James C. Clements: Week 8
Answer the following Discovery Questions from Chapter 4
5. (p. 110) Choose two genes from Figure 4.6 (PDF of figures on MyLMUConnect) and draw a graph to represent the change in transcription over time. *Note: Dr. Dahlquist said that this will be done on a seperate piece of paper to be submitted in class on Thursday.
6b. (p. 110) Look at Figure 4.7, which depicts the loss of oxygen over time and the transcriptional response of three genes. These data are the ratios of transcription for genes X, Y, and Z during the depletion of oxygen. Using the color scale from Figure 4.6 (bright, medium, dim green, black, dim, medium, or bright red), determine the color for each ratio in Figure 4.7b.
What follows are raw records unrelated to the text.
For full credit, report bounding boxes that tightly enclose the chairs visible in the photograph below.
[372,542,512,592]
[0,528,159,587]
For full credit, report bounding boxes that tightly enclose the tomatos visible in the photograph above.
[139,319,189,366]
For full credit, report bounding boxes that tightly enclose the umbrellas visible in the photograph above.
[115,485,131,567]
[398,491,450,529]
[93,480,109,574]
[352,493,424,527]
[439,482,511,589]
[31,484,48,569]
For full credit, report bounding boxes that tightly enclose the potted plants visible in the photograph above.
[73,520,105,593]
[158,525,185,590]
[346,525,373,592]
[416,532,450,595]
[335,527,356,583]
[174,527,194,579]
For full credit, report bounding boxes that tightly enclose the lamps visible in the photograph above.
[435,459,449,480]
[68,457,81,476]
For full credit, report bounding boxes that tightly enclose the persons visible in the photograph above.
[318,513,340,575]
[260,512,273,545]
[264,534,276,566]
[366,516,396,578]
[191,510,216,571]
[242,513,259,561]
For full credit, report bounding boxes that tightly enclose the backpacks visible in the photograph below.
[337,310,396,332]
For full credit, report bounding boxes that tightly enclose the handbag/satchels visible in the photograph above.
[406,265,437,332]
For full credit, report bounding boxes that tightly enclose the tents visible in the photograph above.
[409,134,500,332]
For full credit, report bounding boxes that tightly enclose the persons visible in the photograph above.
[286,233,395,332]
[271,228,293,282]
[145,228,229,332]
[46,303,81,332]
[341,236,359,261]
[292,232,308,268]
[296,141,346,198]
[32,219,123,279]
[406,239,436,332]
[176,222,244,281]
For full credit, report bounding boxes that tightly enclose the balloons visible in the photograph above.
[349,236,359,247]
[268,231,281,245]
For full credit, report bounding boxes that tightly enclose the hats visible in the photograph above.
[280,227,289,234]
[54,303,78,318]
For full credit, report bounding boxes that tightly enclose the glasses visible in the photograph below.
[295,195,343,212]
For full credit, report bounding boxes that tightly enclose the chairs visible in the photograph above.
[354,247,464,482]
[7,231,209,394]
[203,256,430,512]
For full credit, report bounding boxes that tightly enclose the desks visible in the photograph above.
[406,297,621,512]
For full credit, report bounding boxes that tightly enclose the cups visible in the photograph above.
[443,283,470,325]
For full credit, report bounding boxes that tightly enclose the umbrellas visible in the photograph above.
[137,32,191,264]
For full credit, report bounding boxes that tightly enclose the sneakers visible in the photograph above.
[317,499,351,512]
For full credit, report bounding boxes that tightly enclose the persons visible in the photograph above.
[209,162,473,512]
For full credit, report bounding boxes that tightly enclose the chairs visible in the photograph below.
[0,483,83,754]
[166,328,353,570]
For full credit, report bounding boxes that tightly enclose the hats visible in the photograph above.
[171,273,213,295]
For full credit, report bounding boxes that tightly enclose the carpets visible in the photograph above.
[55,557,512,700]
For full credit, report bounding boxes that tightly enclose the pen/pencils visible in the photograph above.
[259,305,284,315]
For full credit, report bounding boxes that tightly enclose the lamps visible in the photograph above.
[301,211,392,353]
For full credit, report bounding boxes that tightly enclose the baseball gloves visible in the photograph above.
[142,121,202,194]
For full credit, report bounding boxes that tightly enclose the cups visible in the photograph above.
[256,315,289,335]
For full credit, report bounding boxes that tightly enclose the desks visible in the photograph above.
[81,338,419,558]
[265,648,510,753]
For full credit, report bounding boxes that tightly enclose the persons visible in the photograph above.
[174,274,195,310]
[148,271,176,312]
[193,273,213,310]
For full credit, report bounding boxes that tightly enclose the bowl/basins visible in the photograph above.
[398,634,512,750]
|gene X||black||med. red||black||med. green|
|gene Y||black||med. red||dim green||bright green|
|gene Z||black||dim red||med.-dim red||med.-dim red|
7. (p. 110) Were any of the genes in Figure 4.7b transcribed similarly?
Yes, genes X and Y were transcribed similarly.
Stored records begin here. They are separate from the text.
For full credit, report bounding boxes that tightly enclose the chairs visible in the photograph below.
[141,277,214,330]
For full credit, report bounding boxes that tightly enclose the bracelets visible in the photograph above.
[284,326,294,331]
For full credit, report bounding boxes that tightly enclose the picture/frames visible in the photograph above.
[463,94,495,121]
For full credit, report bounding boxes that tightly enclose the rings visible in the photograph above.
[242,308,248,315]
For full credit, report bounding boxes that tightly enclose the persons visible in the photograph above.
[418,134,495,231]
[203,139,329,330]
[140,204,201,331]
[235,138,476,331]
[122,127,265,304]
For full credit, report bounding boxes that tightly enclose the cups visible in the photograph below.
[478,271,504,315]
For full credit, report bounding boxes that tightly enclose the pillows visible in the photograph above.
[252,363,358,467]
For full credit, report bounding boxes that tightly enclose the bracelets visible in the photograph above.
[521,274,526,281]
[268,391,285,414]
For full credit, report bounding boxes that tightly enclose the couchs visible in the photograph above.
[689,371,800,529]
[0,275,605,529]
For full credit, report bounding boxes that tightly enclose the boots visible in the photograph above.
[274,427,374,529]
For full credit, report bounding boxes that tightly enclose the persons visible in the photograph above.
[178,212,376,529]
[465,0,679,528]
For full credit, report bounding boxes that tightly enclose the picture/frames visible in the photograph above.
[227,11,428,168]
9. (p. 118) Why would most spots be yellow at the first time point?
Equal amounts of cDNA from both the control and the experiment are present.
10. (p. 118) Go to http://www.yeastgenome.org and search for the gene TEF4; you will see it is involved in translation. Look at the time point labeled OD 3.7 in Figure 4.12, and find the TEF4 spot. Over the course of this experiment, was TEF4 induced or repressed? Hypothesize why TEF4’s gene regulation was part of the cell’s response to a reduction in available glucose (i.e., the only available food).
TEF4 was repressed. Proteins could not be made in translation perhaps because there was not enough ATP available for synthesis.
11. (p. 120) Why would TCA cycle genes be induced if the glucose supply is running out?
Inducing the TCA cycle genes could cause the flow of carbon towards glucose 6-phosphate which is lacking in glucose limitation.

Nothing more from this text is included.